**REQUIRED ACTIONS:**
(a) From the passage on homeschool friendships, list the ways parents may meet the obligation a co-op places on them.
(b) According to the passage on homeschool friendships, in how many different US cities has the family lived since their first child was born?
(c) Continue the passage on homeschool friendships, starting right after its final sentence.

**SELECTED PASSAGE:**

We all know that homeschoolers are home a lot of the time, right? And being at home makes it harder to meet people. Being a homeschooler, even if you're not at home a lot, our educational choice does separate us from the rest of the world. We don't have jobs where we have colleagues. Our kids aren't in school where they interact with groups of other kids on a daily basis. It is up to us as homeschooling parents to seek out those opportunities for socialization.
In fact, I believe that an important part of our job as homeschoolers is to help our children find friends, a challenging job but worth the extra work. This task also comes with benefits, though, since we get to pick their friends and make sure they are the type of friends we want them to have. And if we facilitate good friendships when they're younger, when our children start picking their own friends, hopefully they'll make good choices because they already know what type of friend makes a good friend.
Of course, it's not just about our kids, we need mom friends, too. We need women with us who are walking or have walked this way and can be a sounding board or a companion, to help us realize we are not alone. It helps us gain valuable perspective when we have other homeschool moms around.
When my family is seeking new friendships, I find group activities to attend, get to know a few people, and if there seems to be somebody that has either kids with similar ages as mine or I've had a conversation with them where we click, then we have a play date or family gathering with that family. That time helps us decide if a closer friendship is something we want to pursue. It's awkward, and kind of like dating, but it works!
Going outside of our comfort zone this way is a step that we sometimes have to intentionally make for our kids, because they're not going to make friends unless we get out of the house. Sibling friendships are super important, but having friends outside of the home is an essential developmental skill that kids need to learn at some point and definitely needs to be prioritized as they get older.
In the years since we had our first child, we have lived in five different cities across the US. Each time, we have had to find new friends, and I've learned some keys to what works best for Catholic homeschooling families. So here are my five tips for finding friends.
- Join a homeschool group.
How do you find these groups? If you know someone who is homeschooling, ask them. If you don't know anyone who's homeschooling, it can be more challenging to find groups. Homeschooling groups tend to not advertise in any public way. And there is rarely a centralized directory because the groups are all grassroots. Search Google and Facebook and other places for your city and the word “homeschooling” to see what you find. Some states have homeschool directories, usually informal volunteer-compiled directories of groups.
For those new to homeschooling, a support group is generally a group that's going to do activities and get together periodically. A co-op is going to have regular classes for homeschoolers, and parents are either required to stay and help or teach or pay teachers for their time. So these are different, and it's good to visit both if you can to see what is the best fit for your family.
You might have a support group or co-op in your area. Maybe it's Catholic; maybe it's not. But find one, visit if you can, and see if it's a good fit for your family. In less populated areas, you might have to drive quite far to meet up, but it’s probably worth it. As Catholics, look at any Christian group carefully to make sure that their statement of faith is not contrary to our faith.

**DATA SHOWN:**

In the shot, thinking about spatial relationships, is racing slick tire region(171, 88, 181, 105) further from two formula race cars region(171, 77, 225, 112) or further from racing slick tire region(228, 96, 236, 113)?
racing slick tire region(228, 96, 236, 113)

**TASK-BY-TASK OUTPUTS:**
(a)
- Stay and help
- Teach
- Pay teachers for their time

(b) Five.

(c)
If you can’t find a group in your area, it's still possible that there is an informal or small group. To try to find them, I recommend going places during the day where there are likely to be homeschoolers. Go to the library or on an educational field trip during school hours, see who has school-age children, and muster up the courage to ask if they homeschool and know of any local support groups.
Ideally, you can find or create (more on that another time) a Catholic homeschool group near you. If that’s not possible, then joining a non-Catholic group might be a good idea in order to have a circle of friends and people you can relate to. Such relationships can definitely bless your family.
- Get involved at church.
Your kids’ friends don't have to be homeschooled. In my experience, you're more likely to find virtuous friends at your church with families that are actively involved. Try to connect with families whose children go to the Catholic school or those who go to public school but are involved in some significant way in parish life. Get to know the families at your parish by joining a ministry and/or attending gatherings.
The primary difficulty with making friends who are not homeschoolers is that your schedules are going to be backwards. You're going to have more availability during the day and they have no time until evenings and weekends. But putting in the effort to figure out that scheduling to make friends might be worth it.
- Find friends online.
If you can't find friends locally, online is a great way for women to make friends with other Catholic moms. I have met some amazing women online! I have personally enjoyed getting to know many people through Facebook, messaging, emails, etc. Connecting kids online is a little more challenging, of course, but some of the Catholic homeschooling programs have online classes and/or forums where building friendships is encouraged.
So consider getting involved in some of the positive social media spaces that have homeschooling or Catholicism or both, and look for those people who say something that resonates with you. Try chatting and connecting with them and see how that plays out.
- Start a homeschool group.
If you’re seeking other Catholic homeschooling families but can’t find them, consider posting somewhere either at your parish or a local homeschooling page of some kind: Hey, we're a Catholic family, and we'd love to get together at a local park to celebrate Mary's birthday! If you keep it simple and also include Catholicism, you're more likely to find the right people. Get on some local Facebook groups or email lists to spread the invitation. This works especially well if you know there are a few other families nearby, but they need a little nudge to get together.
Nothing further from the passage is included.